Impact
A missing access check in Nextcloud’s circle API allows an authenticated user to add an existing but private circle to another circle simply by specifying its ID. Because each circle ID is generated from a 62‑character alphabet and is 15 characters long, the probability of discovering an unused ID is extremely low, yet any attacker who already knows a valid ID can use the API to link circles and thereby reveal membership relationships. The exposure is a privacy breach of who belongs to which private circle and may let an adversary infer sensitive collaboration patterns. This flaw is a classic example of an authorization bypass (CWE‑639).
Affected Systems
The vulnerability affects Nextcloud Server versions 32.0.0 through 32.0.6 and 33.0.0 through 33.0.0, as well as the corresponding Enterprise Server releases 29.0.16.14, 30.0.17.8, 31.0.14.3, 32.0.7 and 33.0.1. All affected installations expose the circle API that permits adding circles by ID without an appropriate access check.
Risk and Exploitability
The CVSS score for this weakness is 2.6, indicating a low impact and a relatively high required skill level.

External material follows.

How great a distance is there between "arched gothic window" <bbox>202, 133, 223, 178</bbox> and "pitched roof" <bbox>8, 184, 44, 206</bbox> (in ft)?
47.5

EPSS data is not available and the vulnerability is not listed in the CISA KEV catalog. The exploit requires the attacker to have API access and to know a legitimate circle ID; the high complexity of the IDs makes the attack path difficult to launch from scratch, yet an attacker with prior knowledge can perform the action without further privilege escalation. Overall the risk is moderate, largely due to potential privacy loss rather than system compromise.